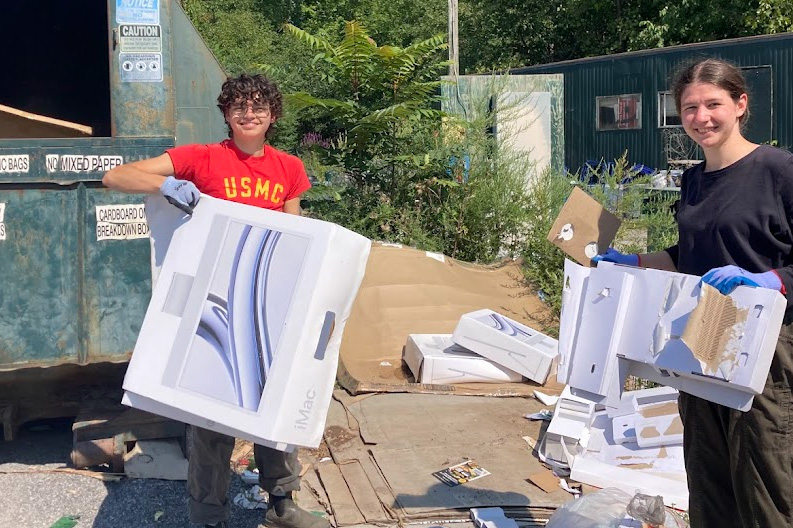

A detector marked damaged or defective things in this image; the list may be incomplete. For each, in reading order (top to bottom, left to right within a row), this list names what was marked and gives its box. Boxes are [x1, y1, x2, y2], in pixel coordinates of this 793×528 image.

torn cardboard [548, 187, 620, 268]
torn cardboard [334, 243, 556, 396]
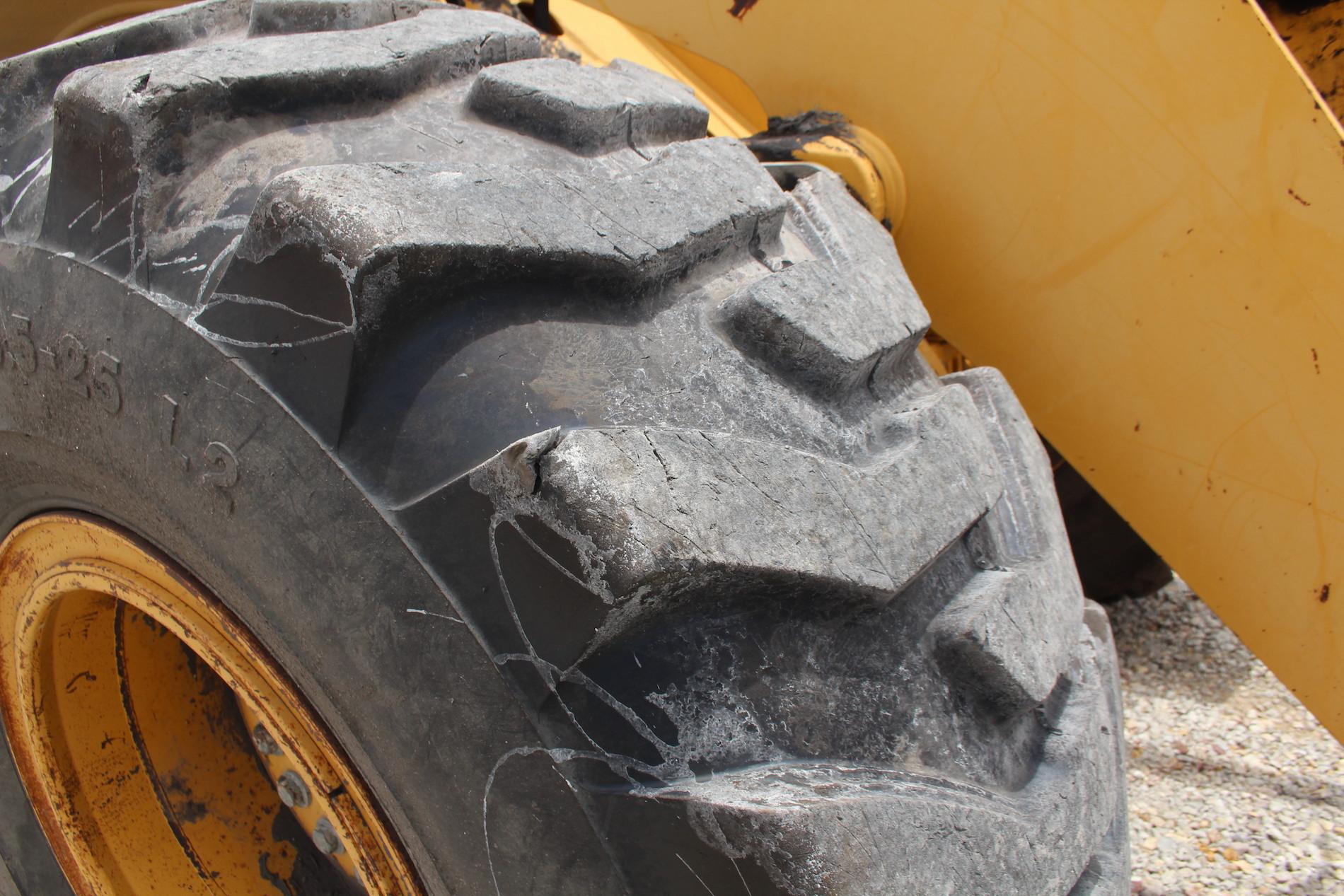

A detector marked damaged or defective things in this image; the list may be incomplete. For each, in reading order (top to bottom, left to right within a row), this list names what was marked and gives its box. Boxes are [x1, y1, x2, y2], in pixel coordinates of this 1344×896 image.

rusty paint patch [731, 0, 763, 19]
chipped yellow paint [572, 0, 1344, 741]
chipped yellow paint [0, 516, 419, 892]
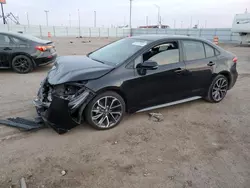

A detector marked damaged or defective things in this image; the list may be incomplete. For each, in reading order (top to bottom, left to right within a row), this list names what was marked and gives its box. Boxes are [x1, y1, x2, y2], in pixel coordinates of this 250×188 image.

dented hood [47, 55, 113, 85]
damaged front end [33, 79, 94, 134]
crumpled front bumper [33, 89, 95, 134]
broken headlight [53, 82, 90, 110]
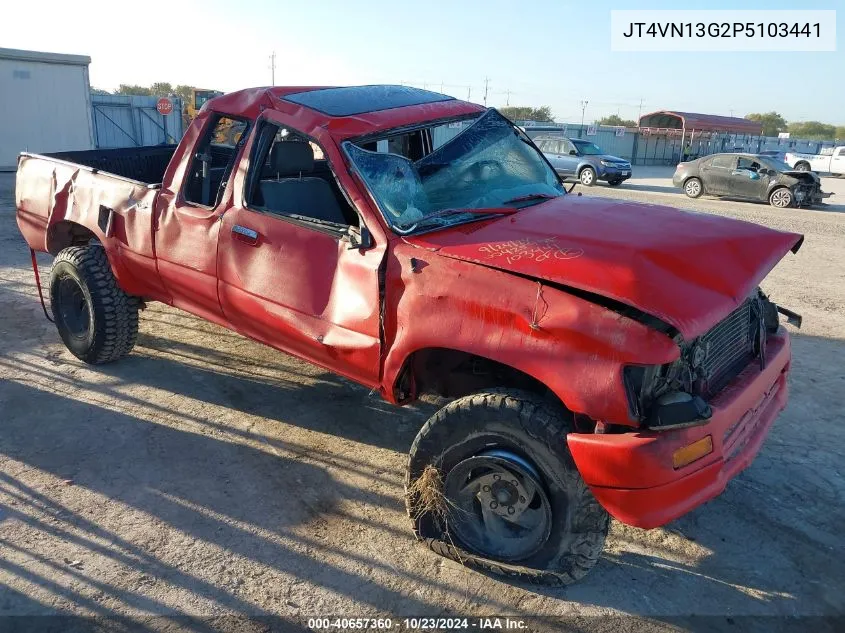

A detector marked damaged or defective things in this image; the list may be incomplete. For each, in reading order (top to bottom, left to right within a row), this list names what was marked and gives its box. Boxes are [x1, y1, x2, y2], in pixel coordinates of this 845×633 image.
____________
**EXERCISE DETAILS**: Every record above should be transcribed exactly; the pictures stay out of the copy.

**ANSWER**:
A detector marked damaged or defective things in this image; the list may be incomplete. For each, in reading order (top to bottom, left to right within a row), this list names what was marked and gives its box. Boxes are [x1, y1, x2, y2], in pixel coordinates of this 793×528 image.

torn cardboard [548, 187, 620, 268]
torn cardboard [334, 243, 556, 396]

A detector marked damaged or defective things in this image; the list may be incomplete. For each, in reading order (top to bottom, left to right within a row), this list names what was marked and gives its box. Boxes are [x1, y1, x2, y2], in pixel coordinates of this 1344×896 image.

rusty paint patch [731, 0, 763, 19]
chipped yellow paint [572, 0, 1344, 741]
chipped yellow paint [0, 516, 419, 892]

A detector marked damaged or defective things in this image; the list may be incomplete. For each, in reading order (top to bottom, left to right within a row), this list names what was marked and gives its box. Boxes are [x1, y1, x2, y2], in pixel coordinates of this 250×188 image.

dented hood [47, 55, 113, 85]
damaged front end [33, 79, 94, 134]
crumpled front bumper [33, 89, 95, 134]
broken headlight [53, 82, 90, 110]

A detector marked damaged or defective things in this image; the list may be incomplete. For each, in reading order (top to bottom, left to right within a row), this list names what was marked and gives its box. Boxes are [x1, y1, x2, y2], in pixel coordinates of this 845×633 image.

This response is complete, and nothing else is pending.